[Excerpts from a dataset]
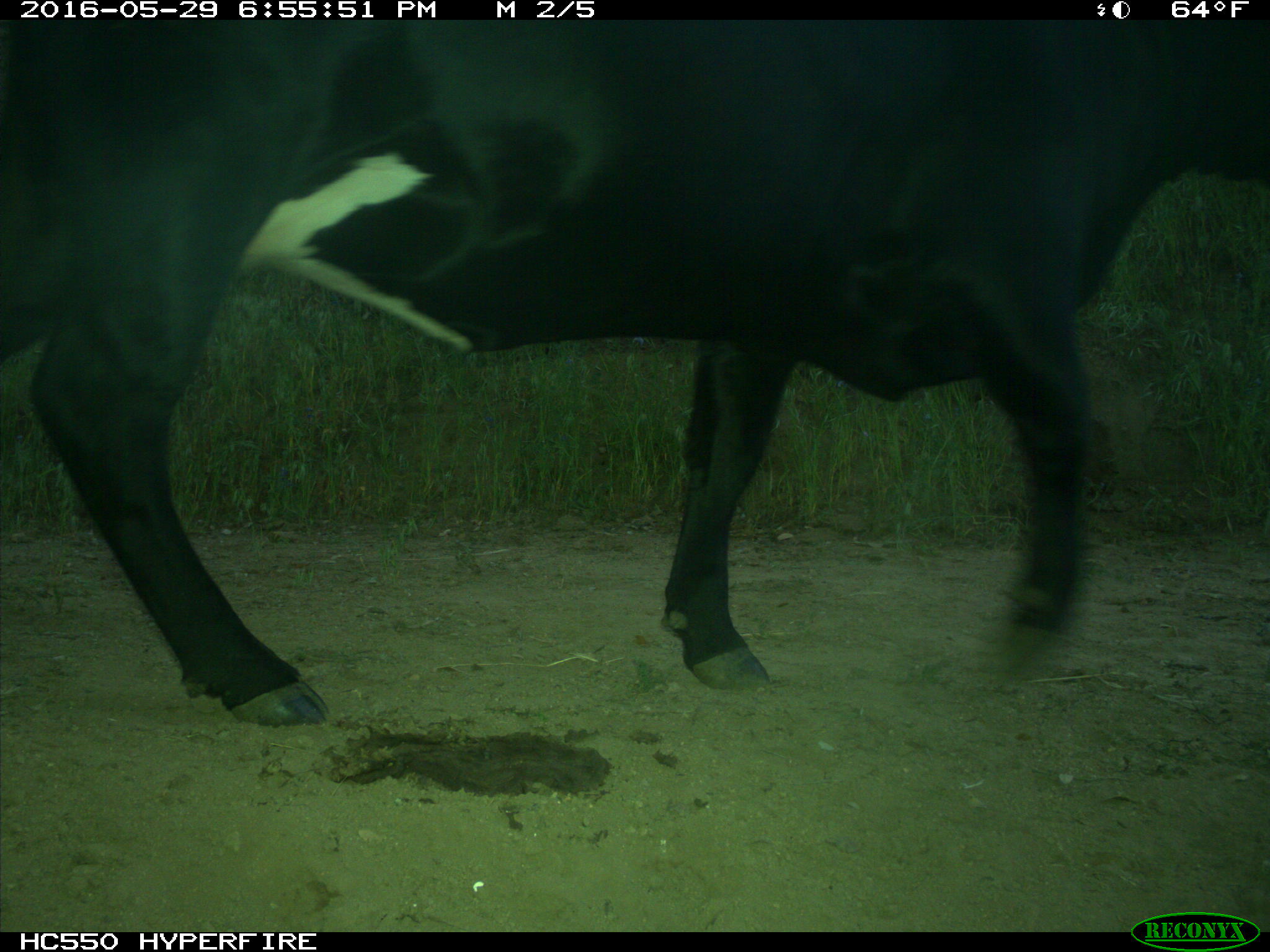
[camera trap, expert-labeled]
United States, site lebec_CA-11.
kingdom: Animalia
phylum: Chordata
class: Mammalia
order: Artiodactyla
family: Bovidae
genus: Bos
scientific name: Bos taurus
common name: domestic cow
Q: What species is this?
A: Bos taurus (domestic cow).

**TASK TO COMPLETE**
Your answer should reproduce every line of the data verbatim and include no images.

**EXERCISE RESULT**
[camera trap, expert-labeled]
United States, site lebec_CA-11.
kingdom: Animalia
phylum: Chordata
class: Mammalia
order: Artiodactyla
family: Bovidae
genus: Bos
scientific name: Bos taurus
common name: domestic cow
Q: What species is this?
A: Bos taurus (domestic cow).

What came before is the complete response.